Medical Decision Making
to help improve patient care
Diagnostic and treatment options continue to increase, both in number and in complexity. We aim to support patients, clinicians and healthcare policymakers in making the best decisions on the use of diagnostic tests and therapeutic interventions. Medical decision sciences concerns the quantitative study of decision problems in individual patient care, and can provide that support, particularly when it is carried out within a cost-effectiveness framework. The field is multidisciplinary, with contributions from economy, mathematics, epidemiology, bio-statistics, and psychology. A specific feature of our work is the application of regression-based prediction models, which predict the presence of disease, or the outcome of a disease process, given patient and/or care characteristics. We also focus on epidemiological, clinical and ethical aspects of end-of-life decision-making.
Medical decision-making is relevant throughout life. One example concerns the very beginning of life. When women wish to become pregnant but do not have a normal ovulatory cycle, several treatments are available. We devised a patient-tailored, cost-effective treatment algorithm, based on individual patient characteristics, that predicts ongoing pregnancy chances. Another example comes from our work on medical decision-making at the end of life. We studied the practice of deeply sedating severely ill patients during their dying process. The distinction between sedation and euthanasia, that is the active ending of life, is sometimes hard to make. But our careful study of both practices has shown that sedation is most often used as a final means to relieve severe symptoms, whereas euthanasia is predominantly a ‘way out’ for patients who fear the loss of autonomy and dignity at the end of their lives.
Public Health Impact
Our periodic studies on euthanasia and other end-of-life decisions play an important role in the debate on public regulations in this field. Insight in the typical characteristics of various medical practices at the end of life, such as euthanasia, palliative sedation, and the use of high dosages of morphine, has proven to be very helpful in policymaking and the development of guidelines. We have been the first to describe the characteristics of the practice of sedating patients with severe symptoms prior to death, a practice that is currently amply discussed in the media. The distinction between euthanasia and palliative sedation, and whether or not both practices are complementary or exchangeable, are among the key issues in this debate. The results of our study have been amply used in an analysis of the Health Council of the ethical questions that are related to this practice. The Royal Dutch Medical Association also used our results in the development of a guideline for palliative sedation.

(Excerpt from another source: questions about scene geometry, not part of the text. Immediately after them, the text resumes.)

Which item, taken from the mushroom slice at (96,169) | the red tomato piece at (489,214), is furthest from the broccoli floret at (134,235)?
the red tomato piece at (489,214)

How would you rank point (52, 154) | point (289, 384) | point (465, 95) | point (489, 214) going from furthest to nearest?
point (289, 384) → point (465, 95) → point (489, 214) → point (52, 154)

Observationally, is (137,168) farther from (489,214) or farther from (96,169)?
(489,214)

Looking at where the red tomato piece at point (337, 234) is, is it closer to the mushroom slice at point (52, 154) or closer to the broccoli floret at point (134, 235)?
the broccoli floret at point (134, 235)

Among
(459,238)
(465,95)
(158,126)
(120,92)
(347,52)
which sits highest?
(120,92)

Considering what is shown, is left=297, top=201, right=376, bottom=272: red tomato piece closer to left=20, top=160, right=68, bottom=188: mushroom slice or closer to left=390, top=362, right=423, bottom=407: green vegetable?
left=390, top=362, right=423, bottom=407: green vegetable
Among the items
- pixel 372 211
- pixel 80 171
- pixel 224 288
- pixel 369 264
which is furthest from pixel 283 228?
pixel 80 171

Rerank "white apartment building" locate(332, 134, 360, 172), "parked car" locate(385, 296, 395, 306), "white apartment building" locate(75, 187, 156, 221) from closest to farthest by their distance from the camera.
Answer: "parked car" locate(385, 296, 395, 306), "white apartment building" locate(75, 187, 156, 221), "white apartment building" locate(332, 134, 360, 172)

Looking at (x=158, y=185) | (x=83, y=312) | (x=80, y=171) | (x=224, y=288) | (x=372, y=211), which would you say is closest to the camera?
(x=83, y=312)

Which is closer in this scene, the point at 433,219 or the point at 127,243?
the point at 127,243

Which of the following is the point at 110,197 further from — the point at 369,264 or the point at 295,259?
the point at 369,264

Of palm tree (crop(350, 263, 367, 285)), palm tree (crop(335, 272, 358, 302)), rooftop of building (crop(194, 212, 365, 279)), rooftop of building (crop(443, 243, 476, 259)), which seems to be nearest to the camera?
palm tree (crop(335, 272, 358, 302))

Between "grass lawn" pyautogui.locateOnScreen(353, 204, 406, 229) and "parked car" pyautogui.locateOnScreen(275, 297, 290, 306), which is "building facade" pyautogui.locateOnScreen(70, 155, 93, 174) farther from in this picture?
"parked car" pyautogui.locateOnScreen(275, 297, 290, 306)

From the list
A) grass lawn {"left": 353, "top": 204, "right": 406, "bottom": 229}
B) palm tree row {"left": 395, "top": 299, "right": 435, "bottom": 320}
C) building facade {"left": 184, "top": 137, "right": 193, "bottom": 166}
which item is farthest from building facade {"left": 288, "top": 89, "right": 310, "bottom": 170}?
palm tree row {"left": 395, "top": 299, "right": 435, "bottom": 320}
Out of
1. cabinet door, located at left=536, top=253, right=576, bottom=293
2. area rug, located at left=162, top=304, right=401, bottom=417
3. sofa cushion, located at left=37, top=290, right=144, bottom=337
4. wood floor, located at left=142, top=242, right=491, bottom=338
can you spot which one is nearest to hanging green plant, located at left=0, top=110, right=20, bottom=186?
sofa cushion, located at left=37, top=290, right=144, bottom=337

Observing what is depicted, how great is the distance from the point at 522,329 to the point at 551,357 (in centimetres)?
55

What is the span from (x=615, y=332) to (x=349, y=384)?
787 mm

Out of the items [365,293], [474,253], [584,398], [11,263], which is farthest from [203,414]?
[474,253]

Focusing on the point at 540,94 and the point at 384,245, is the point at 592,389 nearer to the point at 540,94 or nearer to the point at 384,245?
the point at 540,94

Research Highlight: Individualized ovulation induction treatment
(Eijkemans et al., Hum Reprod 2005)
When women wish to become pregnant but do not have a normal ovulatory cycle, conventional treatment starts with a simple and cheap drug (Clomiphene Citrate, CC). If this treatment is not successful, hormonal treatment may be considered next (exogenous gonadotrophins, FSH), and finally in-vitro fertilization (IVF), the most burdensome and costly treatment. However, for patients who have a poor response to the initial treatment step(s), another strategy might be better. In this study we devised a patient-tailored cost-effective treatment algorithm, based on individual patient characteristics, that predicts ongoing pregnancy chances.
We created 16 prognostic groups among 240 women visiting a specialist academic fertility unit, who were followed in a prospective cohort study. The 16 groups were defined according to the absence or presence of four predictive patient characteristics: age > 30 years, absence of ovulation, elevated androgen levels and obesity. The chances of response with each of the three treatments were calculated using regression models that predict ongoing pregnancy. Treatment costs were based on the data of the same 240 patients.
Overall, we found that the current strategy (CC, followed by FSH and IVF) generated more pregnancies against lower costs than any other strategy. However, for women with relatively low pregnancy chances cost per pregnancy were over € 200,000, and it was more efficient to skip the FSH treatment step when CC had failed.
This type of research demonstrates the value of prognostic modeling: the cost-effectiveness of treatment differs according to individual patient characteristics, and the preferred treatment strategy depends on the prognosis. Prognostic models are essential tools for such more individualized assessments of treatment efficiency. This study supports a wider application of prognostic models in clinical practice.